* **Consignes**:
- A) D'après le texte sur la religion romaine, à quelle divinité Diane se substitua-t-elle ?
- B) Rédigez la suite du texte sur la religion romaine en partant de sa dernière phrase.

Le Christianisme (de 67 av. J.-C. à 117 ap. J.-C.)

 

CHAPITRE III

 

 

Religion romaine. - Divinités. - Rites et cultes. - Paradoxes religieux. - Vestales. - Influences étrangères. - Prêtres. - La foi. - Incrédulité et superstitions. - Arts religieux : déclamation, musique, danse. - Hiérarchie sacerdotale. - Débauche. - Rome livrée au hasard et à la force.

 

L’ABSENCE d’images divines, aux commencements de Rome, semble indiquer la liberté laissée à chacun d’imaginer, d’adopter et de servir son dieu comme il l’entendait. Dans ce lointain vague on voit, cependant, des habitants de la Cité bâtie accomplir des rites aryens, simples, par exemple la libation sur le seuil et le linteau de la maison divinisée. Vient ensuite une sorte d’Indra védique mélangé de Jupiter olympien, conservateur, nourrisseur des hommes, de qui dépendent les espérances et le destin des mortels, et de Jupiter hébraïque faisant trembler les nations, la terre et le ciel. — Le Jupiter-Sérapis détrônera le Jupiter Capitolin, alors que le culte d’Isis séduira ces natures farouches, inassouvies, cherchant autre chose.

Aussitôt que les Romains eurent accepté l’idée de la représentation matérielle des dieux, leurs divinités se multiplièrent. Comme il n’y eut pas — les rois ne le voulurent point, — de centralisation sacerdotale, de tradition sacrée respectée, d’autorité religieuse reconnue, tous choisirent ou firent leur dieu. Ce furent le Quiris sabin, le Mars représenté par une lance ; le Janus au double visage, arbitre des combats ; les dieux agrestes, innombrables ; les dieux des foyers... Les divinités grecques — Jupiter, Mercure, Cérès et Diane, — vinrent compléter les dieux romains principaux. Cérès s’identifia à Palès et Diane se substitua à Feronia, la protectrice des esclaves. Plus tard, et successivement, Neptune, Apollon, Bacchus, Cybèle et Vénus seront acceptés, mais l’Olympe romain formé ne gardera presque rien de l’Olympe grec. Les deux races n’étaient faites, après s’être rencontrées, que pour s’éloigner toujours l’une de l’autre, en dénaturant, en transformant leurs acquisitions ou leurs héritages.

Du premier groupement des divinités romaines résulta la croyance en l’intervention constante de dieux écrivant les bonnes et les mauvaises actions des hommes et la préoccupation de cet enregistrement. Les rois ne favorisant pas les prêtres, les reléguant plutôt, ces derniers n’exploitèrent pas cette inquiétude, et les Romains, tout en rendant à leurs divinités des hommages, ne les redoutèrent pas absolument. Plaute, sur la scène, put bafouer les divinités : Tous les mortels se fient aux dieux, j’ai vu pourtant bien des gens dupes de cette confiance. La multiplicité de dieux si divers, favorisant les choix, préparait les antagonismes. Jupiter est pour toi, dit le personnage d’une comédie, moque-toi des dieux subalternes. Pour tel Romain, Bacchus n’était qu’un ivrogne ; pour tel autre, Mercure qu’un adroit fripon.

* **Extrait des données**:
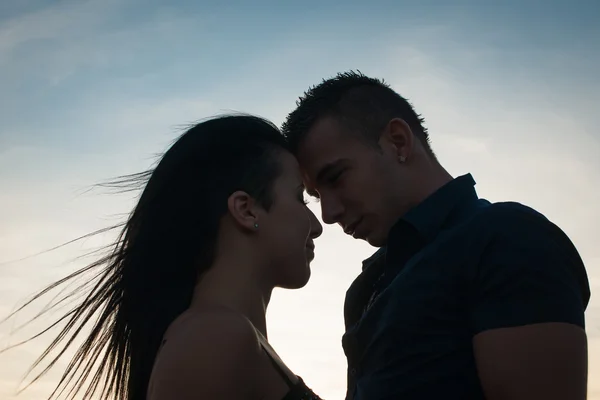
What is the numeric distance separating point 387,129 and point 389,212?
0.49 m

* **Réponses fournies**:
- A) À Feronia, la protectrice des esclaves.

- B)
La spécialisation des dieux diminua leur importance, en restreignant leur pouvoir. Le Jupiter-Foudroyant, terrible, fut corrigé par la Junon-Lucine, extrêmement bonne, qui aime la verveine et l’encens et protège les accouchées. On crut à l’intervention réelle de certaines personnes divines, — dans le choix des vestales, par exemple, — mais la lourdeur romaine ridiculisa cette manifestation. Lorsque le Tibre débordant en fléau épouvanta les Romains, ils appelèrent les dieux à leur secours, et les prêtres étrusques introduisirent les jeux de l’Étrurie avec l’usage du repas divin, sorte de sacrifice collectif imaginé pour approvisionner le collège des sacrificateurs. Les prêtres, exécutant le rite à la lettre, servirent positivement des mets copieux aux statues des dieux descendues de leurs piédestaux, couchées sur des lits apportés.

Les Romains conçurent et organisèrent leur monde des dieux comme ils s’étaient organisés eux-mêmes. Conquérants, ils entassèrent parmi leurs butins toutes les divinités rencontrées. L’individualisme s’exerçant, l’idée de Dieu prit mille formes ; on divinisa jusqu’à l’abstraction : le dieu de la semence, Saturnus ; le dieu de la limite, Terminus ; le dieu du travail, Ops, etc. Le dieu principal, romain et italique, resta le dieu tueur, — Maurs, Mars, — armé de l’épieu, dont le pivert était l’oiseau sacré et le loup la bête symbolique ; la déesse préférée fut la Fortune, qui s’associa Mercurius, le dieu tutélaire de la spéculation. L’influence des divinités étrangères importées ne modifia pas l’esprit de religiosité irrespectueuse des Romains. Ma maîtresse, écrira Catulle, me dit qu’elle ne me préférerait aucun amant, pas même Jupiter.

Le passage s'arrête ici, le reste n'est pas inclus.